OTTAWA - Canada's corporations appear to be taking a wait-and-see approach to capital investments this year, a position that could dampen already modest expectations for economic growth in 2013.

The annual survey of private and public investment intentions by Statistics Canada indicates such spending will rise a mere 1.7 per cent to $398.2 billion this year — the slowest non-recession pace since 1995 and well down from 7.2 per cent last year.

Private sector spending intentions was even softer at 0.8 per cent, while government investment is expected to rise by five per cent, about the average over the last two decades.

With consumers tapped out, governments restraining overall spending and the housing market cooling, the Bank of Canada has pinned its projection for two per cent growth this year on both a rebound in exports and on business investment.

But the turnaround for exporters has yet to materialize and the Statistics Canada survey suggests that business is generally unwilling to bet on expansion in the current global economic climate.

"Canadian businesses have taken a cautious turn amid an uncertain outlook and weaker commodity prices," said Benjamin Reitzes, an economist with BMO Capital Markets.

"The softness in private sector capital spending intentions doesn’t bode well for 2013 growth, especially given hopes the sector would be a key contributor. Surprisingly firm government (capital) spending plans will provide some cushion, but growth drivers are in conspicuously short supply for 2013."

Jimmy Jean of Desjardins Capital Markets says one encouraging signal in the report was that intended purchases of machinery and equipment remain positive, with manufacturers planning to hike spending by 10.4 per cent. This should help boost productivity, a perennial weak spot in Canada's economic performance.

But overall, Jean agreed the report does little to instill confidence that Canada's economy will come roaring back in 2013 after likely recording the first sub two per cent growth rate since the recession last year.

The economic consensus currently projects growth in Canada to average 1.8 per cent in 2013 — most of that coming in the second half — but some, such as Capital Economics, believe the number will be as low as one per cent.

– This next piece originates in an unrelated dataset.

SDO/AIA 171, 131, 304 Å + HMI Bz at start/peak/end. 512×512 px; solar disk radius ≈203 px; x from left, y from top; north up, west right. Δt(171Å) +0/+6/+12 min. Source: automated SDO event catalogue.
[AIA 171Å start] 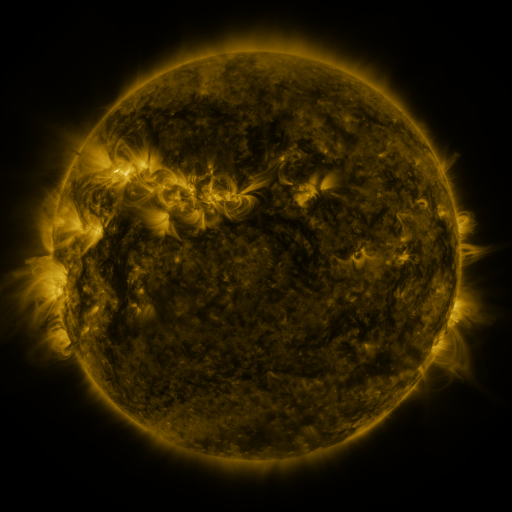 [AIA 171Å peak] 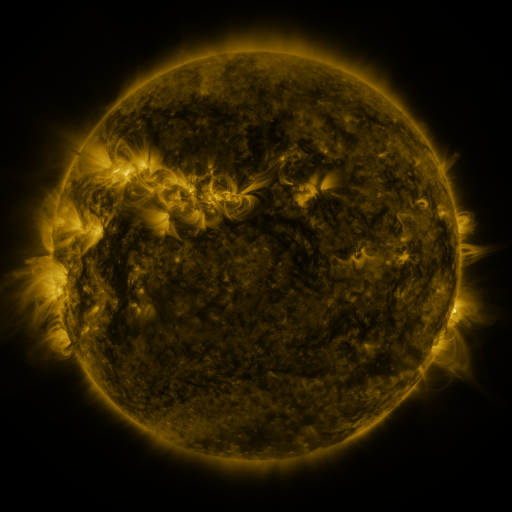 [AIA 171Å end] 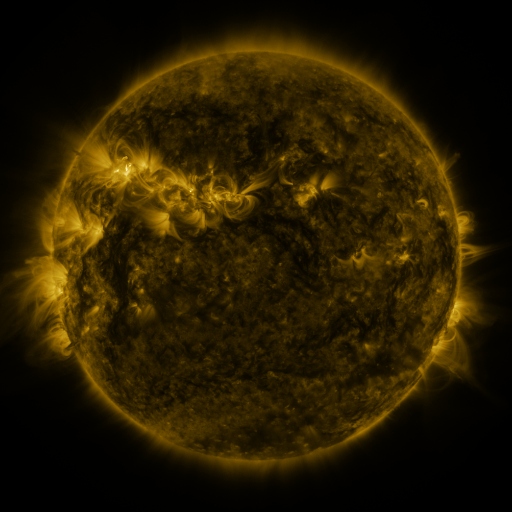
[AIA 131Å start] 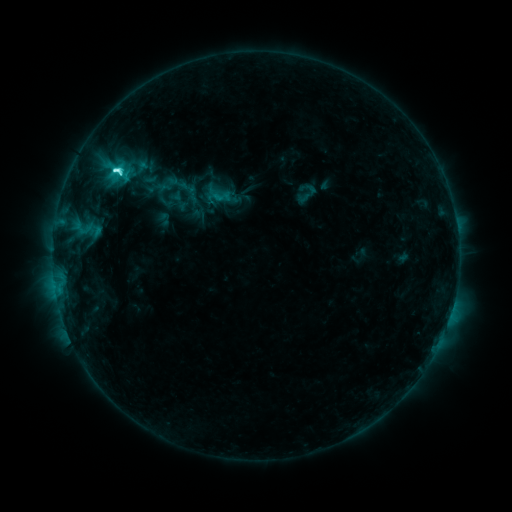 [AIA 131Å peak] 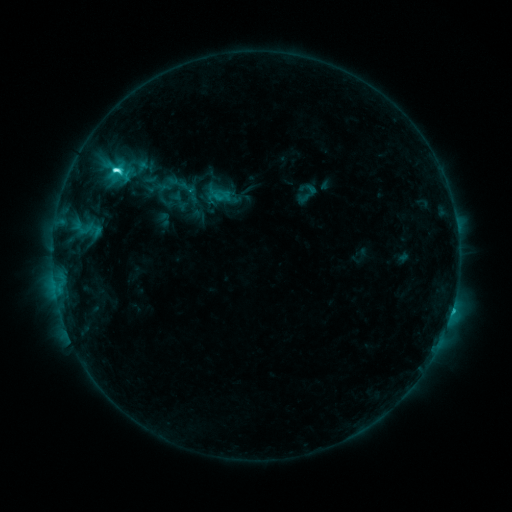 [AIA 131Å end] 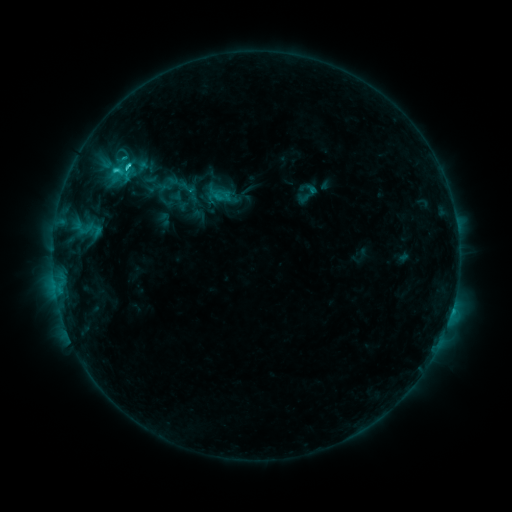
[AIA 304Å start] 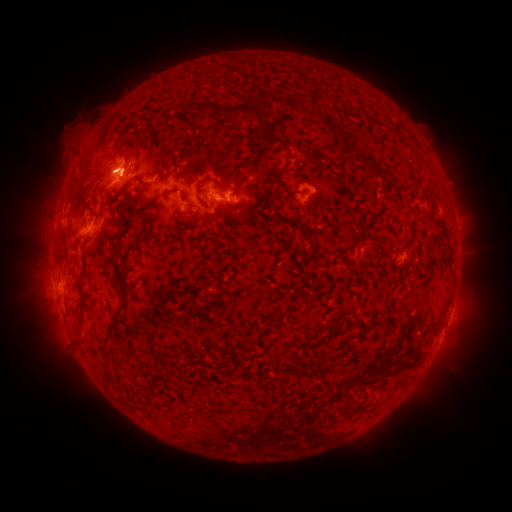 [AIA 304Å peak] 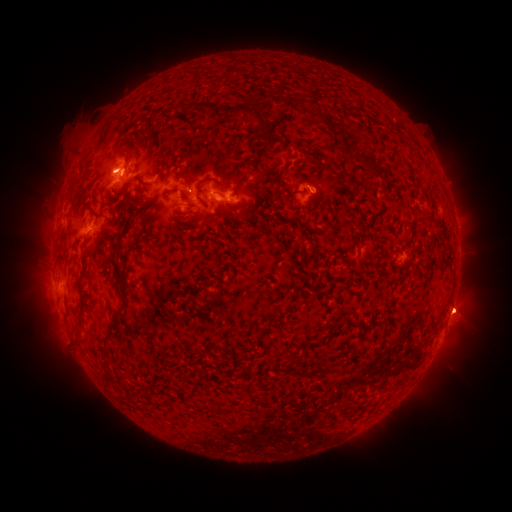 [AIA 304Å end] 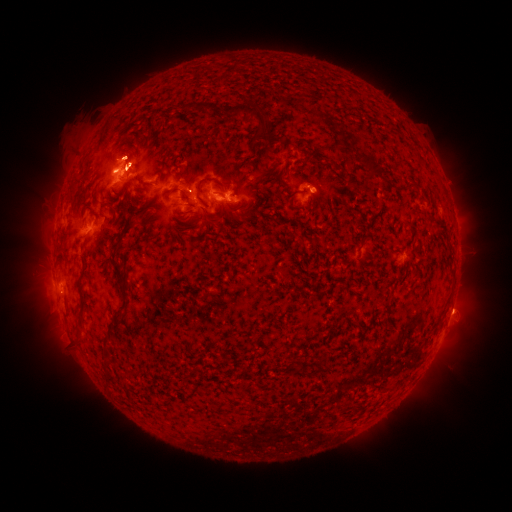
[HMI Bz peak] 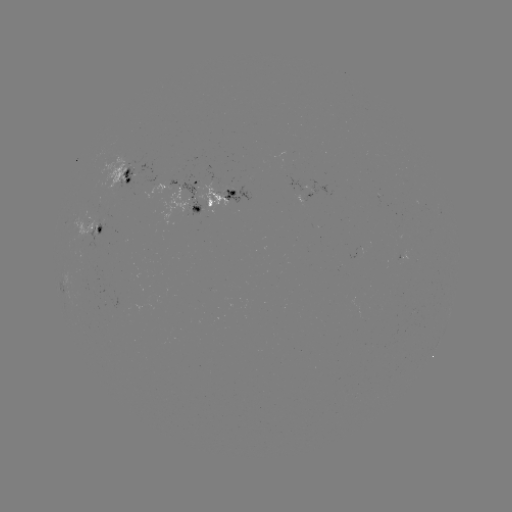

In an analysis, David Madani of Capital Economics said the near-term economic outlook is so weak the Bank of Canada will need to consider interest rate cuts.

"Given the tepid global backdrop for exports and the potentially severe housing market correction, we think that financial markets are still underpricing the real possibility that interest rates could fall later this year or early next year," he wrote.

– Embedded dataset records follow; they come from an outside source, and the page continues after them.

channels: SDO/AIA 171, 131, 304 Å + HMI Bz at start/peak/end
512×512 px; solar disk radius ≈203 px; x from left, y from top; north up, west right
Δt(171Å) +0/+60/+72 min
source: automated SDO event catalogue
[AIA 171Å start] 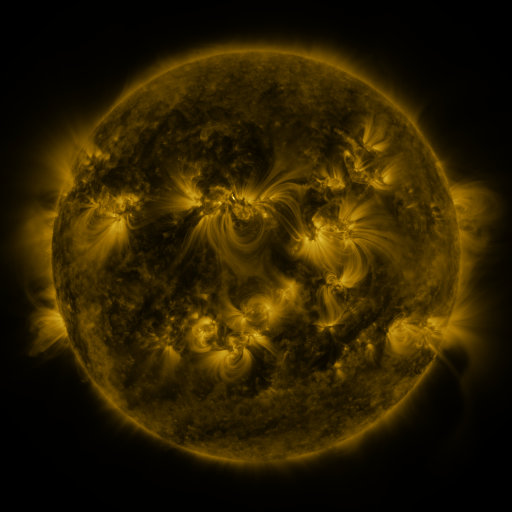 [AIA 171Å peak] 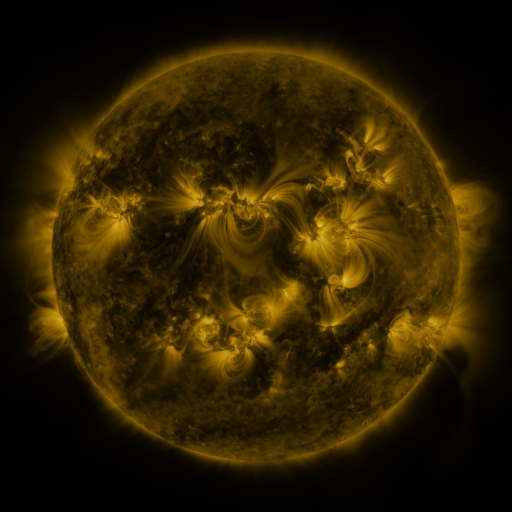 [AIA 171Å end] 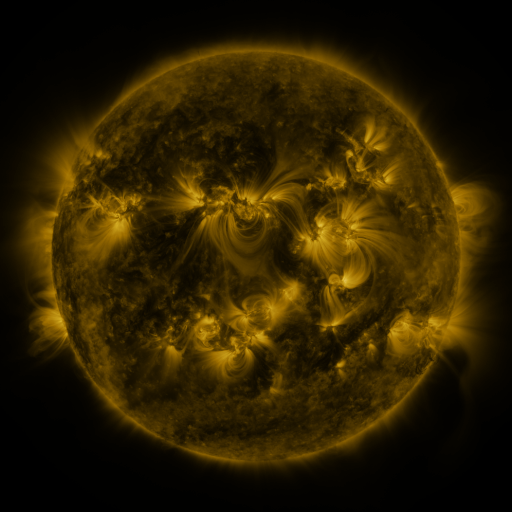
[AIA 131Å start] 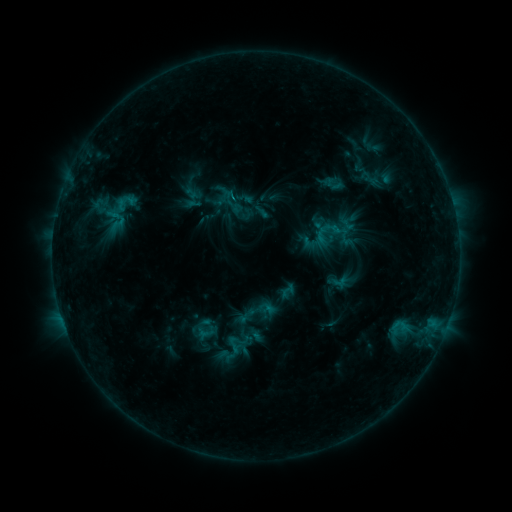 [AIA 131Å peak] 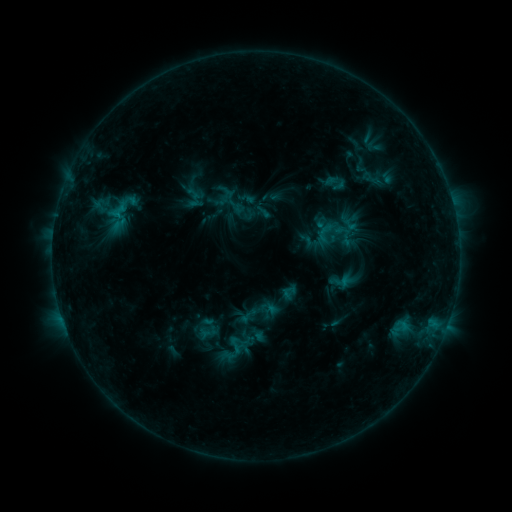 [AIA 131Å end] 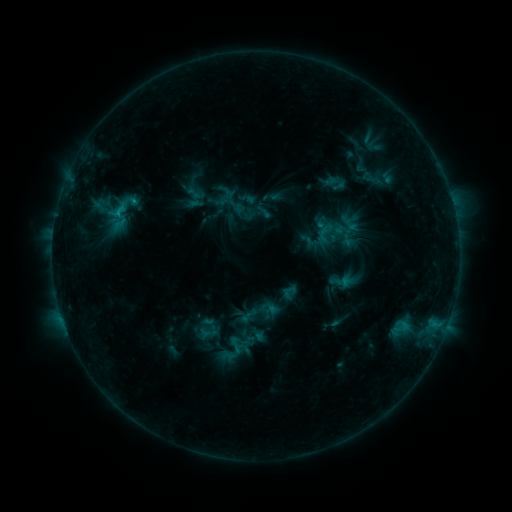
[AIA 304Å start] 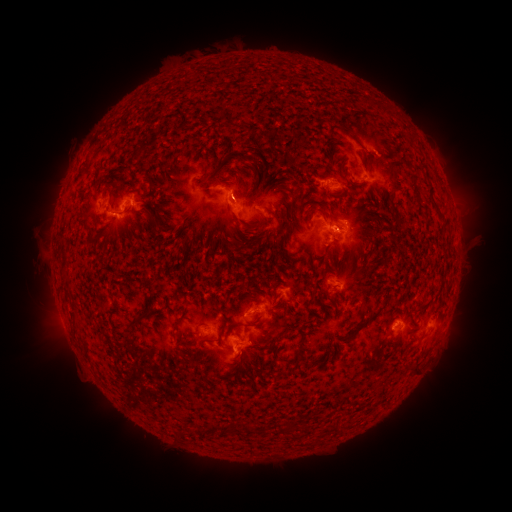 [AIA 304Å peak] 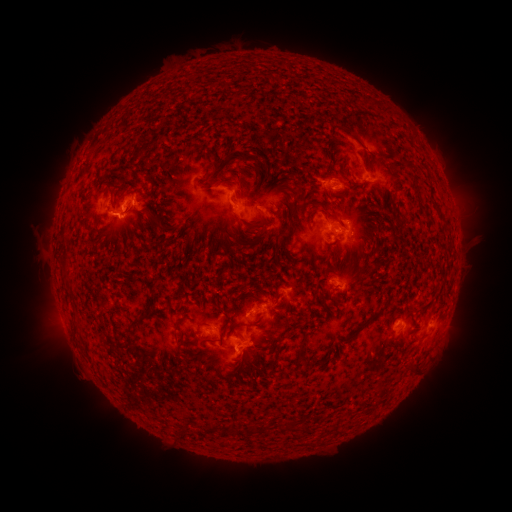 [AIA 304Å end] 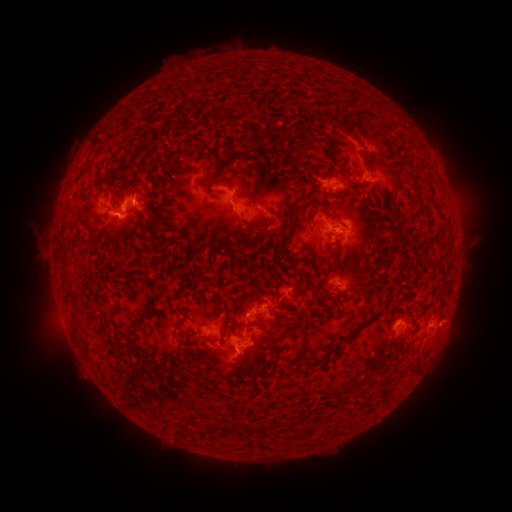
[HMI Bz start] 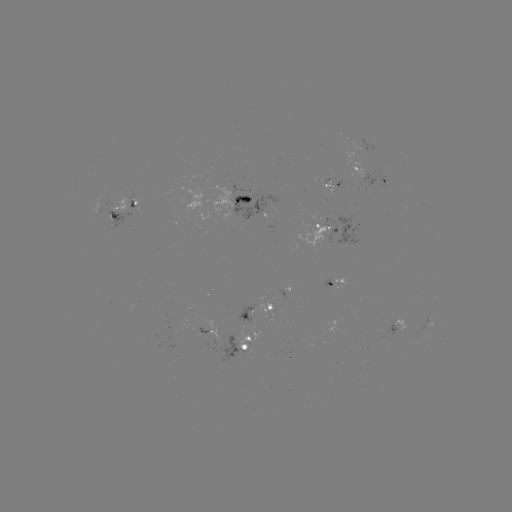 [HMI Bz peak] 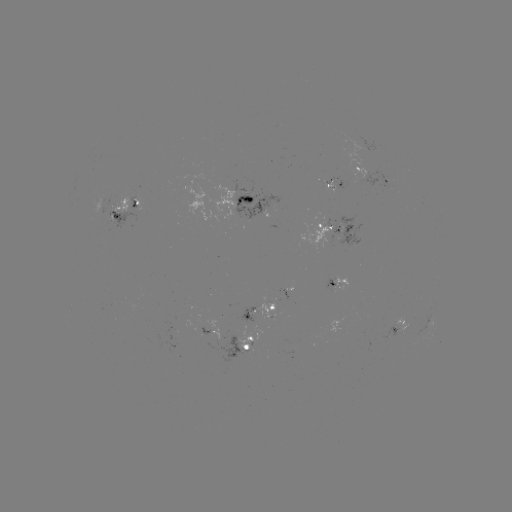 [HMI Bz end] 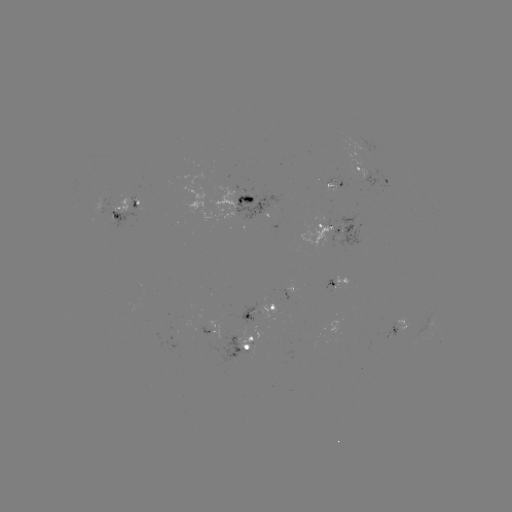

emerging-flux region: [298, 220, 337, 252]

Overall, the agency survey found a broad-based hesitancy to invest this year, with nine of 21 sectors saying they would likely spend less than in 2012.

Education is expecting the biggest decline at 7.7 per cent, but in terms of impact on the economy, the most negative finding was the 2.7 per cent drop in intentions in the mining and oil and gas industries.

On the positive side of the ledger, transportation and warehousing, retail and the finance and insurance sectors all said they expected to hike spending.

Housing, another key sector in terms of its contribution to growth, came in just above zero at 0.2 per cent.